危機乗り越えた畜産家

和牛増やす戦略経営

内田 智也記者(福井県立大学 3年)

 坂井市三国町西今市にある黒川畜産では、和牛(若狭牛)50頭、F1(交雑種)90頭、子牛を産ませるための繁殖牛(母牛)10頭を飼育している。現在は徐々に、1頭あたりの販売価格が高い和牛の飼育数を増やしているのに加え、子牛価格が高騰していることから自前での繁殖数を増やして利益拡大を目指している。他にも、堆肥や稲わらを製品化して販売している。
 代表の黒川清和さん(64)は、18歳の時に両親の下で畜産を始めたという。牛舎に案内してもらうと、想像以上に大きな牛たちが、すぐ触れるほどの距離にいて圧倒された。
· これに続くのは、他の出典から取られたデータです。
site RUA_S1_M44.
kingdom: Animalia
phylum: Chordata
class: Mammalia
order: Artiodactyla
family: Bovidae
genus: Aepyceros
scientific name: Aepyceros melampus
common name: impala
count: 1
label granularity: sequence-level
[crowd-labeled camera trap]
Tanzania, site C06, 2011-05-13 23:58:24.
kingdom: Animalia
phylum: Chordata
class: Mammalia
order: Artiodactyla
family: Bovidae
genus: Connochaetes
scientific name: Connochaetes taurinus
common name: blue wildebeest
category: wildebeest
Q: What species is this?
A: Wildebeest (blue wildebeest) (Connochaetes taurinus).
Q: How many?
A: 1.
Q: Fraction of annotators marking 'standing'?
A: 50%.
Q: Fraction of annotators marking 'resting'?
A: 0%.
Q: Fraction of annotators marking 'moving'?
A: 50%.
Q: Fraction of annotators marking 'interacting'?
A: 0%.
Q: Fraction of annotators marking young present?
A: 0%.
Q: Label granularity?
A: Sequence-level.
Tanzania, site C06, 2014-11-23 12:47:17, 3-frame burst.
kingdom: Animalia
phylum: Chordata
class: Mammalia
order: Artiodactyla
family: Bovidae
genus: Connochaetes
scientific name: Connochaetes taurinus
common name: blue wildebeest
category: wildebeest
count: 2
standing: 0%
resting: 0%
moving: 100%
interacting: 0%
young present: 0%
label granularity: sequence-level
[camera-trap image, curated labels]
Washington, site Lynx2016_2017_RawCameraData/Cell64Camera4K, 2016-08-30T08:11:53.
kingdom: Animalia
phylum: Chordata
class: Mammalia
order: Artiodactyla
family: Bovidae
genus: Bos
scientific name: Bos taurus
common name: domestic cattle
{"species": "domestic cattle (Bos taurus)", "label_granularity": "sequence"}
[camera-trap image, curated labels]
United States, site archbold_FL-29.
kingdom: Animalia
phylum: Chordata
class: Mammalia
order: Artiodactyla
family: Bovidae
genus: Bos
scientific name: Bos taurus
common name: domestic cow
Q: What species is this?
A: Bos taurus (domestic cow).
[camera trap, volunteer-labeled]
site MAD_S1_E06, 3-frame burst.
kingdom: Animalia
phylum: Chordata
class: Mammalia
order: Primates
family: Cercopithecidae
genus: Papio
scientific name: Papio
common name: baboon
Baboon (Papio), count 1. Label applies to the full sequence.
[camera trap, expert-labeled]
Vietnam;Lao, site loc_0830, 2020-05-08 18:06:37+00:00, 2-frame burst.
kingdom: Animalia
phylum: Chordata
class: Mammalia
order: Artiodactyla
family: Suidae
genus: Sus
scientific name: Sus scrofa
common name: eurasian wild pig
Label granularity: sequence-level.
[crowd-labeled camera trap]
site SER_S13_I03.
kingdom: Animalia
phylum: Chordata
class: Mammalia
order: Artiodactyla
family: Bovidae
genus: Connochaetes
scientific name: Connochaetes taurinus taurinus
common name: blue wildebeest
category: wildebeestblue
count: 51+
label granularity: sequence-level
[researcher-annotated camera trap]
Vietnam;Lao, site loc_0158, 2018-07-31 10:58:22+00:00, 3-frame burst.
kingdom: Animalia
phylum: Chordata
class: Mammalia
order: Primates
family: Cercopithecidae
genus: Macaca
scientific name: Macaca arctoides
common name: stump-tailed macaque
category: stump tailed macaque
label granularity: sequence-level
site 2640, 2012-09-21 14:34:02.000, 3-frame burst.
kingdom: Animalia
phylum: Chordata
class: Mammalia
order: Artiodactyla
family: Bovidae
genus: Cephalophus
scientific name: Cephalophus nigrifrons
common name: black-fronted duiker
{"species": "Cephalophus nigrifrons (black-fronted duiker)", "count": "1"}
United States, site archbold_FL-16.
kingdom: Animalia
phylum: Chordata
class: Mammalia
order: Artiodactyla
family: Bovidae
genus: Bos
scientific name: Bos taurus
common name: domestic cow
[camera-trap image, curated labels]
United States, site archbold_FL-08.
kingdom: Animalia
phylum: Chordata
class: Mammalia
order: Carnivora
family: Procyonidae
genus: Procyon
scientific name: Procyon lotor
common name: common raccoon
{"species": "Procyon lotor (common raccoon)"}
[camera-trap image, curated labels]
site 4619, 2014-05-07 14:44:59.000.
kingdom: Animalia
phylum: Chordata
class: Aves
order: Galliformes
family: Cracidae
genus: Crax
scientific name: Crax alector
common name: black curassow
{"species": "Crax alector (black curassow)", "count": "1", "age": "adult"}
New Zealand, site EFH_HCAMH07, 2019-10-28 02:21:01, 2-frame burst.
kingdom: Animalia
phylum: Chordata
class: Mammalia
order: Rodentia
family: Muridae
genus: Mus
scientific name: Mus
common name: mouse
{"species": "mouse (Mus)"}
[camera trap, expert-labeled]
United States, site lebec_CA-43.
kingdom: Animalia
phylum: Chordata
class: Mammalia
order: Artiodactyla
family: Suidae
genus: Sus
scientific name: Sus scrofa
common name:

黒川さんは常に明るい表情をしていて、牛の世話を楽しそうにしていた。
 以前には廃業する危機もあったそうだ。輸入している飼料代が円安によって高くなり「(事業を)やればやるほど赤字」の状態になってしまった。実際に廃業を考え、飼育数を30頭まで減らした。
 しかし黒川さんは「牛がいなくなってしまったら自分には何も残らない。寂しいから楽しみのために」と、和牛10頭の飼育を始めた。すると「自分は恵まれた環境にいることに気付かされた」という。種付けへの助成など、他県に比べて畜産業への支援が手厚いことを実感し、気持ちを切り替えて経営を続けることにしたそうだ。
 経営方針も切り替えた。以前は乳用で肉としては価格が安いホルスタインを300頭飼育していた時もあり、「薄利多売の状態」だった。環太平洋連携協定(TPP)や米国との貿易協定で安い輸入牛肉が増えてくることも考え、高品質の和牛の飼育数を増やして差別化を図ることにした。経営が再び軌道に乗り、息子の貴大さんが継ぐことも決まった。先を見据えて戦略的に経営する姿勢に感銘した。
 畜産は地元の反対があっては発展できないという。黒川さんは地元愛にあふれる人で、除雪ボランティアや神社への寄付などさまざまな活動を積極的に行ってきた。黒川さん自身が今、生活できていることに感謝しているからこそできているのだと感じた。この姿勢がきっと、地元の人々の理解につながっているのだろう。取材をしてみて、黒川さんの人柄が印象的だった。黒川さんの畜産業を愛する熱い思いが成功につながったのだと感じた。

※ 本記事は、令和元年11月14日付福井新聞に掲載されました。